--- Extracted text Enclosed Below ---

The Manvils

The Manvils


Established in 2005, The Manvils have sparked the Vancouver rock n' roll music scene with their unparalled and intense live show. At the WCMA's in Moose Jaw, critic Fraser Wareham sums up The Manvils wild performance; "It is without a doubt my belief they were the best band I've seen at the WCMA’s.


There's a ringing majesty to "Turpentine", the first single from the Manvils’ new self-titled album. It comes in with a magnetic little flourish from Mike Manville’s white, 1956 Gibson Les Paul Jr., a beefy double-time beat and chiming wall of guitar, and the kind of covertly brilliant chorus that REM used to manufacture out of thin air.

In total, the song comes clad in echoes of all your favourites, from the Clash to the Who. "I really wanted to start the record with something that had the best characteristics of the Manvils," says vocalist-guitarist-songwriter Manville. "The psychedelia, the blues, screaming guitars, and big drums."

It's a decisive and muscular way to start a record, and with expectations this high, it oughta be. The Manvils' 2006 debut Buried Love cemented the reputation of the Vancouver-based four-piece after barely a year of explosive live performances. In a city notorious for its self-loathing, the Manvils struck a rare chord, eventually achieving the unthinkable with a sold-out release party at one of the city's most auspicious mid-sized venues for the 2007 EP Strange Disaster.

And the song "Strange Disaster" shows up again on The Manvils, in an altogether more confident and sinewy form. The advances made by the band in the last year are writ large in its flawless pulse and corrosive guitar work - due mainly to the introduction of drummer Jay Koenderman in late 2007 and a generally re-doubled work ethic on the part of everybody else. And Manville found a perfect foil in producer Ryan Dahle, who earlier was struck by the raw Manvil talent before finally bringing them home to Vancouver's Factory and recRoom studios.

"There was no way around working your ass off on this record because of Ryan Dahle," Manville states. “Practicing and songwriting every day, for eight months. We lived in this world where the only thing that mattered was the songs."

--- End of Enclosed Extracted text ---
--- Data Enclosed Below ---

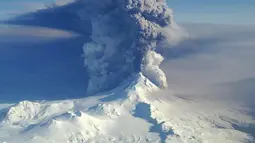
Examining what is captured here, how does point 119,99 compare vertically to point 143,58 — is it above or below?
below

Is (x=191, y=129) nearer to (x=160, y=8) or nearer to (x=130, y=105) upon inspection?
(x=130, y=105)

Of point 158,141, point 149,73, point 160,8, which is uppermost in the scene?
point 160,8

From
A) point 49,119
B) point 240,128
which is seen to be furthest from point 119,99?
point 240,128

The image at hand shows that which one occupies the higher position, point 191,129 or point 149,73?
point 149,73

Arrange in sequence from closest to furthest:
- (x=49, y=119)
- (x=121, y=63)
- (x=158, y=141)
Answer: (x=158, y=141), (x=49, y=119), (x=121, y=63)

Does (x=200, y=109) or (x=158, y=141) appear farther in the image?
(x=200, y=109)

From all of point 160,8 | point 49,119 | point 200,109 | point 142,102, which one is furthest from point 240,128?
point 49,119

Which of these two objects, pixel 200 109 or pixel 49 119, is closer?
pixel 49 119

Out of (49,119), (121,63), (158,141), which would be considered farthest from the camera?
(121,63)

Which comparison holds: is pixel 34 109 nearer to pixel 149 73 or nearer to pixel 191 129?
pixel 149 73
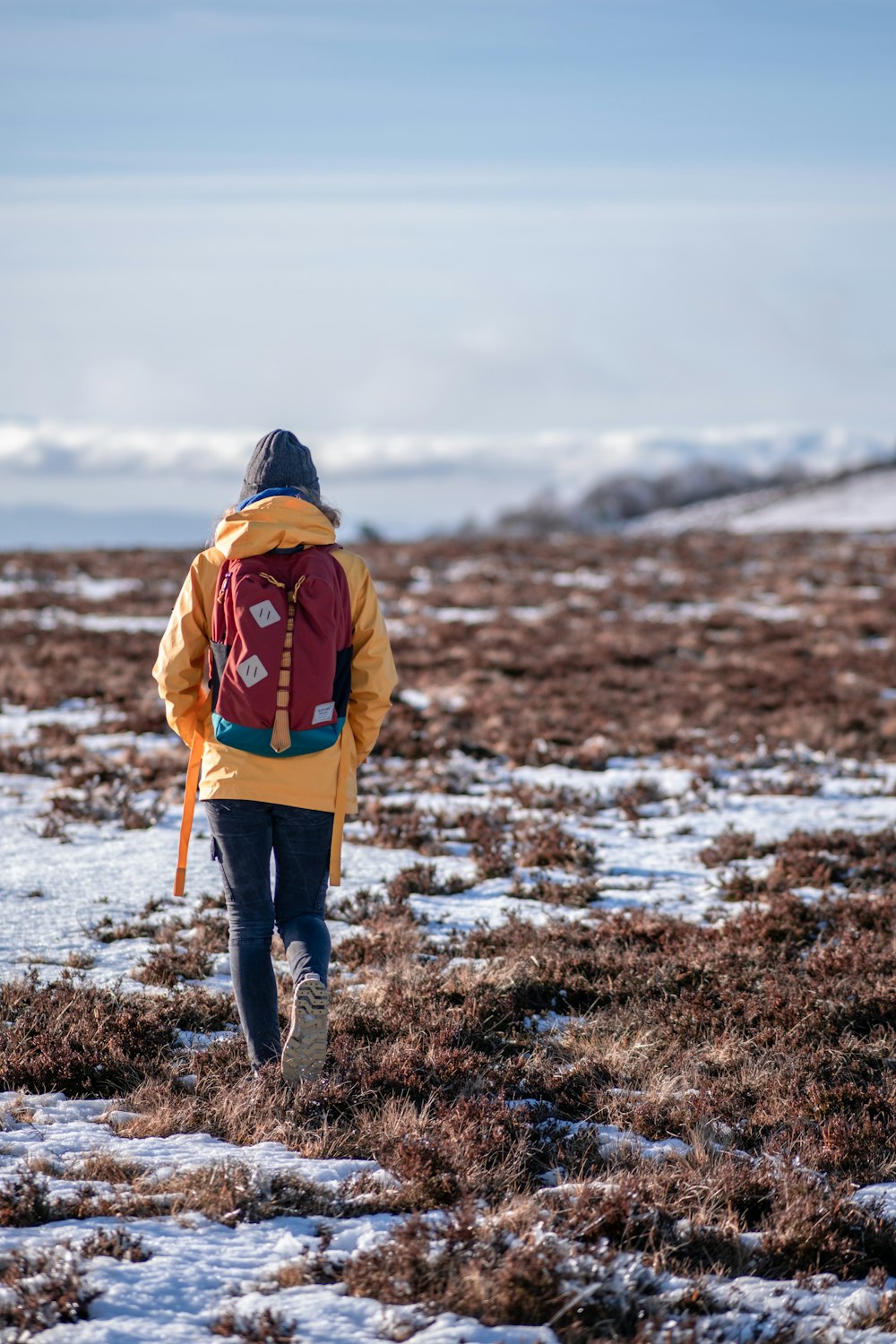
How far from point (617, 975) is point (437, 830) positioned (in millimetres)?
3129

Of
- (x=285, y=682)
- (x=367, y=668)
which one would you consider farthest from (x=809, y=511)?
(x=285, y=682)

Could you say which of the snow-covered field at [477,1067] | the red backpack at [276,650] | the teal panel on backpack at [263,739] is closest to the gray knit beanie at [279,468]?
the red backpack at [276,650]

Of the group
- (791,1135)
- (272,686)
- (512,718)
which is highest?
(272,686)

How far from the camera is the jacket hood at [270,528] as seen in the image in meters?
4.48

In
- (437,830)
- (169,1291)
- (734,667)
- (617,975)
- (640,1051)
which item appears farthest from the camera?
(734,667)

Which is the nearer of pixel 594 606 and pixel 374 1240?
pixel 374 1240

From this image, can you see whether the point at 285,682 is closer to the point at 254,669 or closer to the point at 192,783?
the point at 254,669

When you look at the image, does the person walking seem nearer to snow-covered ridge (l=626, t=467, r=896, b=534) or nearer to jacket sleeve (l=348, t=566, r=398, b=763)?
jacket sleeve (l=348, t=566, r=398, b=763)

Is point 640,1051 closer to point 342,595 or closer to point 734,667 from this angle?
point 342,595

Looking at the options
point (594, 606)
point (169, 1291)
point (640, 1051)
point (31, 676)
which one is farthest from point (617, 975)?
point (594, 606)

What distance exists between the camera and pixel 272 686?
14.8 ft

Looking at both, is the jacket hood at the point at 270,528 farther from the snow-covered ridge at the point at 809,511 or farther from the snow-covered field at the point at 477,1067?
the snow-covered ridge at the point at 809,511

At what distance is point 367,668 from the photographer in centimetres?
495

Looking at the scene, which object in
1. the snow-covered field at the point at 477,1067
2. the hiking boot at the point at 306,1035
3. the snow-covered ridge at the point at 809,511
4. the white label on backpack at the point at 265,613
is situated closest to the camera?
the snow-covered field at the point at 477,1067
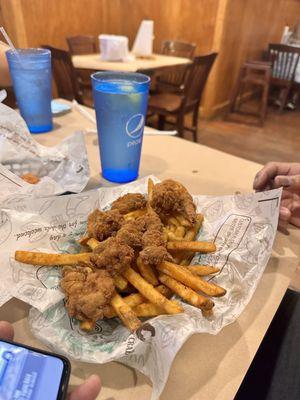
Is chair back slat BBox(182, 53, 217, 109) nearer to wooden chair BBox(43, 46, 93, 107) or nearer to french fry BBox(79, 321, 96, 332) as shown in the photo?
wooden chair BBox(43, 46, 93, 107)

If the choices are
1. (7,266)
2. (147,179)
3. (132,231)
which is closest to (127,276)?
(132,231)

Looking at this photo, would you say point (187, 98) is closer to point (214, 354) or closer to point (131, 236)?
point (131, 236)

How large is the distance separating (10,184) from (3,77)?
88 cm

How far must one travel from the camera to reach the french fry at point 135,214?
0.76 metres

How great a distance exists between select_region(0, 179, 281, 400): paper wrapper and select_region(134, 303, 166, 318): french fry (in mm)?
21

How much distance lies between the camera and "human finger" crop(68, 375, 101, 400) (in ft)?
1.56

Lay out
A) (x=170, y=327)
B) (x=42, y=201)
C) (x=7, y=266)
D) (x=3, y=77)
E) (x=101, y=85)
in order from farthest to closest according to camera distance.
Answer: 1. (x=3, y=77)
2. (x=101, y=85)
3. (x=42, y=201)
4. (x=7, y=266)
5. (x=170, y=327)

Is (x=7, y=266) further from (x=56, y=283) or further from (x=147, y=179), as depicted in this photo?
(x=147, y=179)

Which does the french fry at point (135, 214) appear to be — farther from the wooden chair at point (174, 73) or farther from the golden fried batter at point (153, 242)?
the wooden chair at point (174, 73)

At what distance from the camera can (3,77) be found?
1473 millimetres

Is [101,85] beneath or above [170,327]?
above

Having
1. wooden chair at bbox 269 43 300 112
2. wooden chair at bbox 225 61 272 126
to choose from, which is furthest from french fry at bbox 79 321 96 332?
wooden chair at bbox 269 43 300 112

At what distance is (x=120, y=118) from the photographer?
3.14ft

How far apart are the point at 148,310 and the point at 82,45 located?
13.8ft
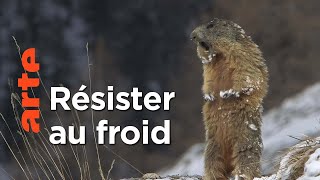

--- End of Enclosed Data ---

* Required action *
Can you write out the stretch of the Manvils text from "Established in 2005, The" through "of thin air."? The records aren't needed here.

* Final answer *
Established in 2005, The Manvils have sparked the Vancouver rock n' roll music scene with their unparalled and intense live show. At the WCMA's in Moose Jaw, critic Fraser Wareham sums up The Manvils wild performance; "It is without a doubt my belief they were the best band I've seen at the WCMA’s.


There's a ringing majesty to "Turpentine", the first single from the Manvils’ new self-titled album. It comes in with a magnetic little flourish from Mike Manville’s white, 1956 Gibson Les Paul Jr., a beefy double-time beat and chiming wall of guitar, and the kind of covertly brilliant chorus that REM used to manufacture out of thin air.